◆ Given request
Reproduce the listing below in full, substituting "timber door" for every instance of "wooden door" and changing nothing else.
★ ★ ★ ★
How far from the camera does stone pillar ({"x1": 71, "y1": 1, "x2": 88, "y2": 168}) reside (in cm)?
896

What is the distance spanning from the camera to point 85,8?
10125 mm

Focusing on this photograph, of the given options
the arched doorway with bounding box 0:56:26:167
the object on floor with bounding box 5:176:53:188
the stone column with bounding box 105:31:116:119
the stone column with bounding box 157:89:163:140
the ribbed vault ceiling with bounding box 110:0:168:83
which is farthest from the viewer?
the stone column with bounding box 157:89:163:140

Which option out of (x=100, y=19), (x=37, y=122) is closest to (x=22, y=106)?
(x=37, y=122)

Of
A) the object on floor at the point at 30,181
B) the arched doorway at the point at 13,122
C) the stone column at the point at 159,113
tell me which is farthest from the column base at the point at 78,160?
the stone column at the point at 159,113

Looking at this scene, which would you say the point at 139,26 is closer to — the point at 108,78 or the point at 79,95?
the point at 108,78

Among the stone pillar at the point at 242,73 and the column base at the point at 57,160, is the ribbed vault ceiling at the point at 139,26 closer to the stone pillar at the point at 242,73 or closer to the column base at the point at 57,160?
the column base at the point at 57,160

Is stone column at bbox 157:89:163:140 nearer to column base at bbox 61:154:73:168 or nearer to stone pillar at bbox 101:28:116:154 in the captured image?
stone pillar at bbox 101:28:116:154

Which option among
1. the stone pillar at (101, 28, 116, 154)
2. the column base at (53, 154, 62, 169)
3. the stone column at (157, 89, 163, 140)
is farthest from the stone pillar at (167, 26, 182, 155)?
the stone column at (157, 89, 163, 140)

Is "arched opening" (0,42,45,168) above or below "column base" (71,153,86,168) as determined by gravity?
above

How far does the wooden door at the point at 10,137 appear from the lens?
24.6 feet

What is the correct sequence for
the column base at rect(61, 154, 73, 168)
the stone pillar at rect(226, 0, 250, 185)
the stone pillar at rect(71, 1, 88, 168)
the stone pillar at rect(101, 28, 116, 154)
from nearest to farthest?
★ ★ ★ ★
◆ Complete output
How far from the camera does stone pillar ({"x1": 71, "y1": 1, "x2": 88, "y2": 168}) reside (in cm)?
896

What is the distance spanning from the camera to point 85,8?
10125 mm

Focusing on this photograph, of the given options
the arched doorway with bounding box 0:56:26:167
the object on floor with bounding box 5:176:53:188
the stone column with bounding box 105:31:116:119
the stone column with bounding box 157:89:163:140
the ribbed vault ceiling with bounding box 110:0:168:83
which is farthest from the viewer?
the stone column with bounding box 157:89:163:140

Which option out of (x=100, y=19), (x=37, y=122) is closest to (x=22, y=106)?
(x=37, y=122)

Of
A) the object on floor at the point at 30,181
B) the arched doorway at the point at 13,122
C) the stone column at the point at 159,113
tell me which is farthest from the column base at the point at 78,160?
the stone column at the point at 159,113

Looking at this scene, which would you say the point at 139,26 is closer to — the point at 108,78 or the point at 79,95?
the point at 108,78

Among the stone pillar at the point at 242,73 and the column base at the point at 57,160, is the ribbed vault ceiling at the point at 139,26 closer to the stone pillar at the point at 242,73 or closer to the column base at the point at 57,160?
the column base at the point at 57,160

Is stone column at bbox 157:89:163:140 nearer to column base at bbox 61:154:73:168 or nearer to stone pillar at bbox 101:28:116:154 in the captured image?
stone pillar at bbox 101:28:116:154

Which option among
1. the stone pillar at (101, 28, 116, 154)
2. the column base at (53, 154, 62, 169)
3. the stone column at (157, 89, 163, 140)
is farthest from the stone pillar at (167, 26, 182, 155)?
the stone column at (157, 89, 163, 140)

Is "arched opening" (0,42,45,168) above or below "column base" (71,153,86,168) as determined by gravity?
above

How far does the timber door at the point at 10,137 appear from the lens?
24.6 feet

What is the correct sequence for
the column base at rect(61, 154, 73, 168)
the stone pillar at rect(226, 0, 250, 185)
the stone pillar at rect(71, 1, 88, 168)
the stone pillar at rect(101, 28, 116, 154)
from nearest to farthest?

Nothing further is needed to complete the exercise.